20. What is a null hypothesis?

21. Without using rt, generate datapoints from a t-distribution with 10 degrees of freedom.

22. What is the null hypothesis in the Darwin’s Finches example? If the null hypothesis is true, what quantity would be t-distributed? How can we use pt to compute the p-value in the Darwin’s Finches example?

23. What does a low p-value mean? What does a high p-value mean?

24. Suppose we have a sample of 5 heights of Princeton students x = c(7.1, 6.2, 5.5, 5.4, 6.0). Assuming that the heights of Princeton students are normally distributed, how can we test the hypothesis that the average height of a Princeton student is 5.9?

25. Sketch a boxplot. Explain all the components of the boxplot.

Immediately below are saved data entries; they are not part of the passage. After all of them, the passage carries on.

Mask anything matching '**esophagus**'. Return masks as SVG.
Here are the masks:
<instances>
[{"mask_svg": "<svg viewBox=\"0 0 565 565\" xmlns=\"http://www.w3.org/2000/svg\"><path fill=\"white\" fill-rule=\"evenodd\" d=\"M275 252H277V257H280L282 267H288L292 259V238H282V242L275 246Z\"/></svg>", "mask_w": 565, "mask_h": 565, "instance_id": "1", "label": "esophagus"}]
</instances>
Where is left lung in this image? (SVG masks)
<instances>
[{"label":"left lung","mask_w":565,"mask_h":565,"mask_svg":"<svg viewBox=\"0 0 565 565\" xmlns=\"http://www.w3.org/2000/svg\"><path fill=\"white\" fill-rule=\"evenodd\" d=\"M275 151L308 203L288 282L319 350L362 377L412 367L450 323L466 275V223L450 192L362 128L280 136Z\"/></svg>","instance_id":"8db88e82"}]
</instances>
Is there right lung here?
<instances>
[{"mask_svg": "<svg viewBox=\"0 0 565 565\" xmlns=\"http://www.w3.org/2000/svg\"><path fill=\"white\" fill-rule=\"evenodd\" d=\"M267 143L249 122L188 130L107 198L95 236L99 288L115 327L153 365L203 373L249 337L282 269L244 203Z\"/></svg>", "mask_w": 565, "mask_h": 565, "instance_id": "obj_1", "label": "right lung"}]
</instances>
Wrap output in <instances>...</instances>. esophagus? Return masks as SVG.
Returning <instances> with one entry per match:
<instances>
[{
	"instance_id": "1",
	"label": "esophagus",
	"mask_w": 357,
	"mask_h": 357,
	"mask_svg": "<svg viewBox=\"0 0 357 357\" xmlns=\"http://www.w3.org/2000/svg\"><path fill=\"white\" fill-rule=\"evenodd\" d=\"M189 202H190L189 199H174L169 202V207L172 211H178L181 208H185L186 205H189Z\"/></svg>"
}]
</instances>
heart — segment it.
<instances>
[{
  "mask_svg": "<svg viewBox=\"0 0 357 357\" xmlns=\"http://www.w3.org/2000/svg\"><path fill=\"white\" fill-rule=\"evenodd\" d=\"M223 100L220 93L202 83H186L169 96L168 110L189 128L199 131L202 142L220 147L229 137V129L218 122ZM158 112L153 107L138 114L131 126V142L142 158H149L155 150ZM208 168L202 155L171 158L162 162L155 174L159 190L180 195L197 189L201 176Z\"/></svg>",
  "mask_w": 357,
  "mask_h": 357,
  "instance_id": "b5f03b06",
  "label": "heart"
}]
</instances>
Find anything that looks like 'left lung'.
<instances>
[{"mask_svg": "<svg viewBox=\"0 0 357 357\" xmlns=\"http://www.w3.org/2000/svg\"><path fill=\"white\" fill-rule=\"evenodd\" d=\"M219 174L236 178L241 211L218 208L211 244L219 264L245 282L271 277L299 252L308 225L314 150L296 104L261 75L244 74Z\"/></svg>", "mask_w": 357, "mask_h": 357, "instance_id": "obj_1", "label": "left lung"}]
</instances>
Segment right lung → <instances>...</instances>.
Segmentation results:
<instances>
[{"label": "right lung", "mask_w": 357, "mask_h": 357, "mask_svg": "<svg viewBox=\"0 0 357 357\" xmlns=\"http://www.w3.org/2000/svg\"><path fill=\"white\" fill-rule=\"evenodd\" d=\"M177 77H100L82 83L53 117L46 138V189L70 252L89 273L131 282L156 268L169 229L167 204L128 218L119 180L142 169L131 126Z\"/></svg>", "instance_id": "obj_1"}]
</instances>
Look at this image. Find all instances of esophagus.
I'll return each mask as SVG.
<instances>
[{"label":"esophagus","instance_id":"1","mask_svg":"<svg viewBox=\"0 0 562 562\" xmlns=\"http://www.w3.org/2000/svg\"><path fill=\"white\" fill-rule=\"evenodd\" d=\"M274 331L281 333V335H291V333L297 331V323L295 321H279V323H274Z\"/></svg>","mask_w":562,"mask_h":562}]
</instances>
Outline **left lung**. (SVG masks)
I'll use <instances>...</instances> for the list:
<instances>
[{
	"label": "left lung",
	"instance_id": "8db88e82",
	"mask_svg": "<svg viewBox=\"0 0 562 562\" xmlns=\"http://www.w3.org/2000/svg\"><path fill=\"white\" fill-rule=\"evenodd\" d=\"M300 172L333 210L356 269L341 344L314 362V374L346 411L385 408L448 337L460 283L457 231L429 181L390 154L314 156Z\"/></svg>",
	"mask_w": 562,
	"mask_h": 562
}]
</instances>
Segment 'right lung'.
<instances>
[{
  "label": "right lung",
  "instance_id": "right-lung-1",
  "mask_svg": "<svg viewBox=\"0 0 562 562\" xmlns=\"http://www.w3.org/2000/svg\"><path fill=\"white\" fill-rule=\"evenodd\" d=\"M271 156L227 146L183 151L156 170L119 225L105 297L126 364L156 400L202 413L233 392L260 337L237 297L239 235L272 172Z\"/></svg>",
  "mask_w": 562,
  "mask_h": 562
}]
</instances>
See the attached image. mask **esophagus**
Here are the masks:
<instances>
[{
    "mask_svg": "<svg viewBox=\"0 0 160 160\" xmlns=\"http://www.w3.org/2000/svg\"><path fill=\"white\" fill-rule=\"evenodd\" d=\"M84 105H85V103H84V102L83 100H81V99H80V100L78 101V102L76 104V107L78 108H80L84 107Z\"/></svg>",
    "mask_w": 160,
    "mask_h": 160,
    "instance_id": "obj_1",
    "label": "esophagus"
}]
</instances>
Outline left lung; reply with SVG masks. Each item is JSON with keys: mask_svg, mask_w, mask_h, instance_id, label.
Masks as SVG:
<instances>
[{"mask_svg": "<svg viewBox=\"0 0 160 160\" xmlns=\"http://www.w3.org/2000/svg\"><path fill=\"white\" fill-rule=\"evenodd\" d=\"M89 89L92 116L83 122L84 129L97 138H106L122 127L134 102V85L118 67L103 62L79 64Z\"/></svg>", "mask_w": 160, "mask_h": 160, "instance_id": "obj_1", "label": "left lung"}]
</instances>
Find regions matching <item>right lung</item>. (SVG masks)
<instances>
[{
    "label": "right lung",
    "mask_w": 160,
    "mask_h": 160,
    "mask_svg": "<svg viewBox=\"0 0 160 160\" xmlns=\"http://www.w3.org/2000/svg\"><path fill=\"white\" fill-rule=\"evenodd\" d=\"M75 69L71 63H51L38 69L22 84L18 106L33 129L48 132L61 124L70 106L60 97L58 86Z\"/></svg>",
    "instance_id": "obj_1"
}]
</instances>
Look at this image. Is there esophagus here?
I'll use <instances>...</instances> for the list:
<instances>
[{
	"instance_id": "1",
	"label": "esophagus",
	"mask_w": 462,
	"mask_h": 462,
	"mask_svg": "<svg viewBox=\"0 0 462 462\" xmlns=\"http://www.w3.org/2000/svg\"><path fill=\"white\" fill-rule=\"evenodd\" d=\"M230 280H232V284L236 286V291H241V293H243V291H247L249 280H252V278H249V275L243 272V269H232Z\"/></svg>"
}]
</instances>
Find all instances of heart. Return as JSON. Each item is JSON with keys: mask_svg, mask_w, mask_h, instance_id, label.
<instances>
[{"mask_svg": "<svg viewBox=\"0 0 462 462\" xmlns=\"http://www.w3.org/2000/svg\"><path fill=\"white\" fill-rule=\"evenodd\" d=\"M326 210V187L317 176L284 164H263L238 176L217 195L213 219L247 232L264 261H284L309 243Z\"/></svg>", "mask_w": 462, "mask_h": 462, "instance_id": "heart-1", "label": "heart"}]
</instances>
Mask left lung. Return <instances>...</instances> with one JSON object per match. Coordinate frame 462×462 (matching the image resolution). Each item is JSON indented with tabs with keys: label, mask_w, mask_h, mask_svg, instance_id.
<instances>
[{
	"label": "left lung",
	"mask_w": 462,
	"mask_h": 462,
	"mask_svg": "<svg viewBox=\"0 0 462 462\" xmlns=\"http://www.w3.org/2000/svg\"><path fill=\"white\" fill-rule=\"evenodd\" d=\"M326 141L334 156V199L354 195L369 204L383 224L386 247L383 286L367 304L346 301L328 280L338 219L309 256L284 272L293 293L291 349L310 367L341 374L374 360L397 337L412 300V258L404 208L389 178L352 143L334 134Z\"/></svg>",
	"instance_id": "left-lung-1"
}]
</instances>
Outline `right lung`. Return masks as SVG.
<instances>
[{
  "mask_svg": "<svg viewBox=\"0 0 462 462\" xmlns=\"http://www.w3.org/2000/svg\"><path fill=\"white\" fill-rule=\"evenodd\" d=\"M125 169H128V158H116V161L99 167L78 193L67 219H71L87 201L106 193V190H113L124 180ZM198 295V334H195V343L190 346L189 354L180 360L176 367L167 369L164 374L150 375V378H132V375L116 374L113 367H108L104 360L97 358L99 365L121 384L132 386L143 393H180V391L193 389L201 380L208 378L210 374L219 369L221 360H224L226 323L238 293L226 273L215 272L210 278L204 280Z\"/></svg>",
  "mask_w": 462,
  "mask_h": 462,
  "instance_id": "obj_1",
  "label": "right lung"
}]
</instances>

26. Define Type I and Type II errors

27. For a scenario of your choice where the null hypothesis is true, sketch a graph of the probability of Type I error and sample size. Explain the choices you made.

28. In project 2, you computed about 7000 t statistics. For an individual statistic, how could you use it to test a hypothesis (provide R code involving pt). What would be the problem with conducting 7000 separate hypothesis tests?

29. What is the point of pre-registering null hypotheses?

30. What is the problem with the “file drawer effect”? How would publishing negative results help the scientific community?

31. What is p-hacking?

32. Explain what happened in Neural correlates of interspecies perspective taking in the post-mortem Atlantic Salmon

33. Explain why a Type II error would occur very often if you toss a coin 5 times and have a null hypothesis about the probability of Heads. Support your argument using outputs of pnorm.

34. What are Type M and Type S errors?

35. What are some appropriate uses of Q-tips?